Mittwoch, 29. Juni 2011

1. Abschnitt: Wie ich trotz und wegen der DDR (20)

Aber ich muss noch einmal zeitlich weiter zurück greifen. Schließlich ist es nicht allein eigene ausufernde Fantasie, dank derer es mir leichter fällt, mich in Bedingungen hineinzuversetzen, die es in der uns vorliegenden Welt einfach nicht gibt, egal ob nicht mehr oder noch nicht.
Im Anschluss an das Studium war mir nämlich eine Reise vergönnt, die mir in gewisser Hinsicht als eine Zeitreise vorkam. Dabei begann sie mit einem für mich typischen Reinfall. Gegen Ende des Studiums wurde ich mit einer Studentin verkuppelt, die ihre Semesterferien bereits verplant hatte. Ohne meine körperlichen Probleme zu berücksichtigen, stimmte ich spontan zu, mit ihr und ihren Freunde mitzukommen. Wir würden also durch die rumänischen Karpaten wandern. Einfach Rucksack gepackt und los. Bei den ersten Beanspruchungen meine Knie wurde dann deutlich: keine Chance. Alleine zurück? Liane hatte den rettenden Einfall. Sie trennte sich auch von den Anderen und zu zweit begann eine Tour, bei der ich nicht sagen kann, ob sie sich heute irgendwo auf der Erde wiederholen ließe ...

Also ich gebe zu, dass ich die Route nicht beschreiben kann, den wir da zurückgelegt haben. Wir haben keine „offiziellen“ Stationen gemacht, also irgendetwas Hotelartiges aufgesucht. Wir sind getrampt ohne konkretes Ziel. Höchstens: In der Gegend gab es viele Leute, die Deutsch sprachen. Solche Leute wollten wir finden, bei ihnen übernachten, uns unterhalten und Vorschläge bekommen, was wir als nächstes unbedingt ansehen sollten. Es gab keine Kontaktprobleme und kaum ein Fahrzeug fuhr an uns vorbei, ohne zu halten und nach unserem Ziel zu fragen. Nun schien Liane zwar einem Fotoalbum über Blumenkinder entstiegen, aber das war trotzdem nicht der entscheidende Grund. Die Freundlichkeit war allgegenwärtig, beschränkte sich nicht auf die Solidarität der sich verfolgt fühlenden deutschen Minderheit. Obwohl für einen Deutschlehrer die Begegnung mit Menschen, die ein „Deutsch“ sprachen, das in ihrer heimatlichen Landschaft wohl vor 150/200 Jahren gesprochen worden sein mochte, bereits ein Erlebnis für sich war. Gerade die Assimilierungspolitik unter Ceaucescu förderte als Anti-Haltung das Festhalten an überlieferten Traditionen. (Insoweit kann ich heute die „Migranten“ in Deutschland leichter verstehen, dass sie sich nicht zu Deutschen dritter Klasse umwandeln lassen wollen.) Am drastischsten erlebten wir dies in einer Familie, in der der „Patriarch“ eine Ungarin geheiratet hatte. In seiner Umgebung, in seinem Haus durfte nur DEUTSCH gesprochen werden. In der Schule durfte die Tochter nicht deutsch, musste Rumänisch sprechen. Die Mutter freute sich, weil sie wenigstens heimlich jemanden hatte, mit dem sie sich in heimischen ungarischen Klängen verständigen konnte – wie gesagt: jeweils vor den anderen Parteien geheim zu halten.

Webdaten aus Bildern und Bildunterschriften:
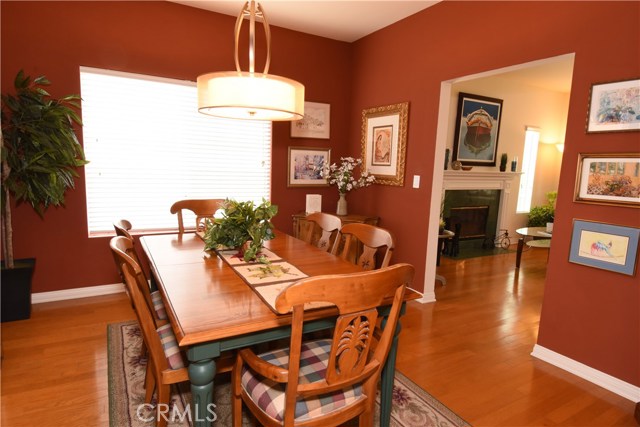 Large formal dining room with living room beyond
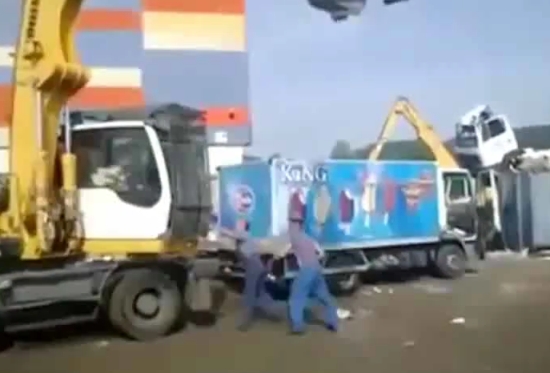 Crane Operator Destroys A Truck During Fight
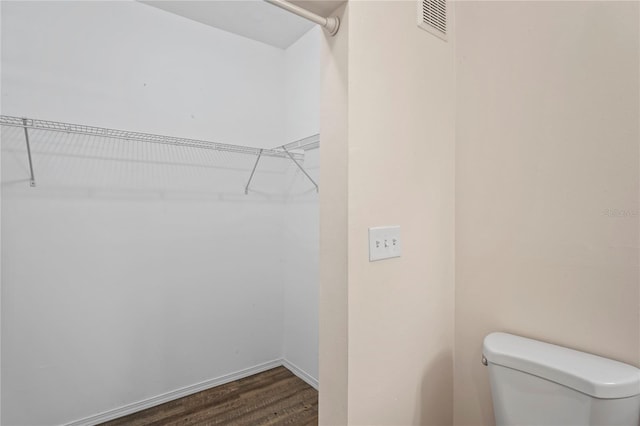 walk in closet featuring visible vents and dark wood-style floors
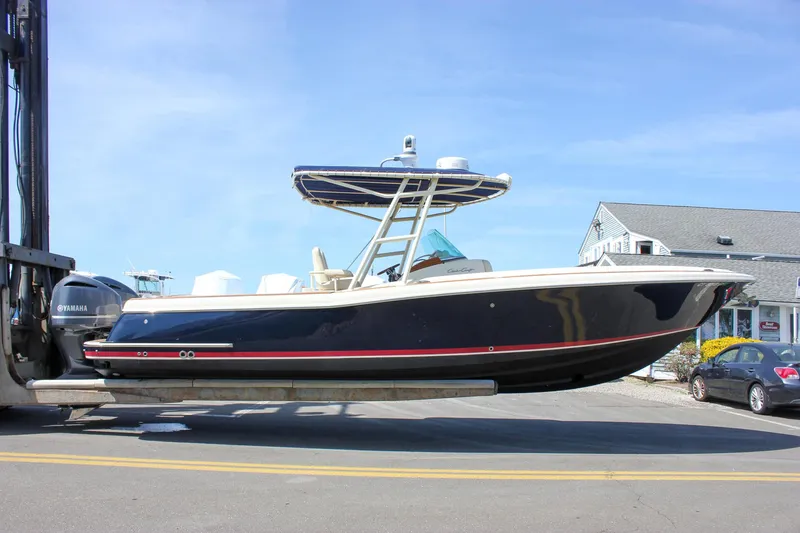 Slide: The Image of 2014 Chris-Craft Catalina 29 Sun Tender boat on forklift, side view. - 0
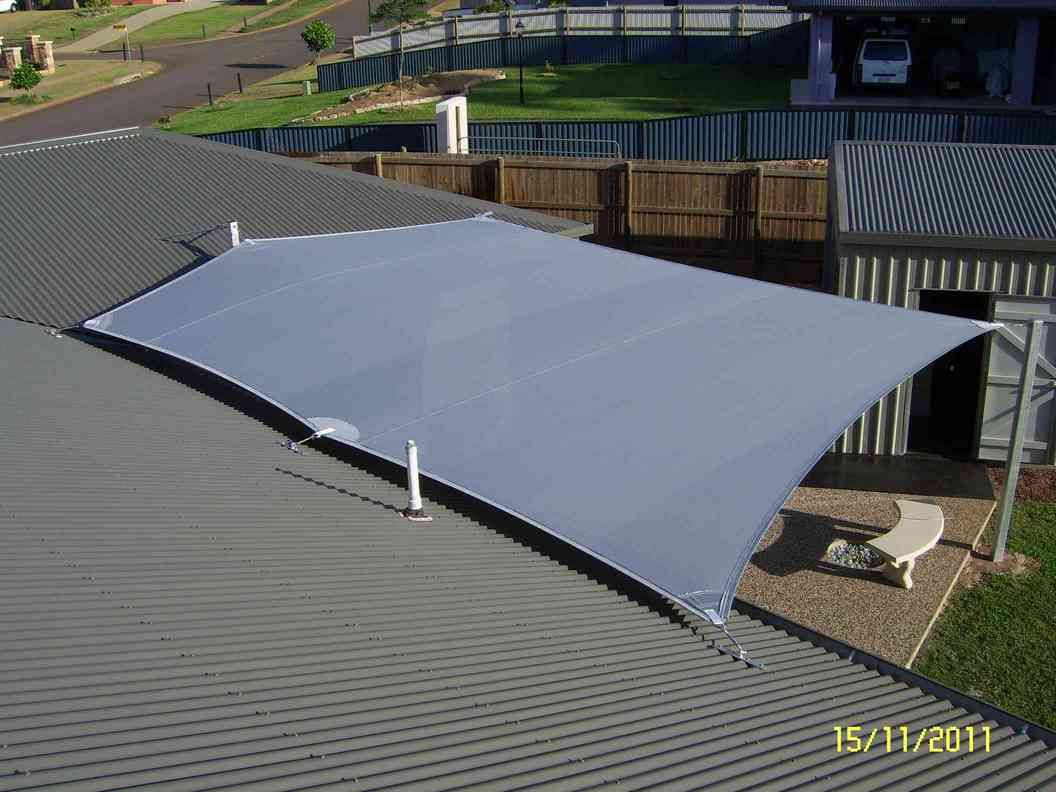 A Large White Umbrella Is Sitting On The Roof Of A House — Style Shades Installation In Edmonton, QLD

Anweisungen -
(1) Gib aus dem Reisebericht alles von „1. Abschnitt: Wie“ bis hinunter zu „oder noch nicht.“ wortgetreu zurück.
(2) Durch welches Gebirge wollte die Gruppe laut dem Reisebericht wandern?

Antworten je Aufgabe -
(1)
1. Abschnitt: Wie ich trotz und wegen der DDR (20)

Aber ich muss noch einmal zeitlich weiter zurück greifen. Schließlich ist es nicht allein eigene ausufernde Fantasie, dank derer es mir leichter fällt, mich in Bedingungen hineinzuversetzen, die es in der uns vorliegenden Welt einfach nicht gibt, egal ob nicht mehr oder noch nicht.

(2) Durch die rumänischen Karpaten.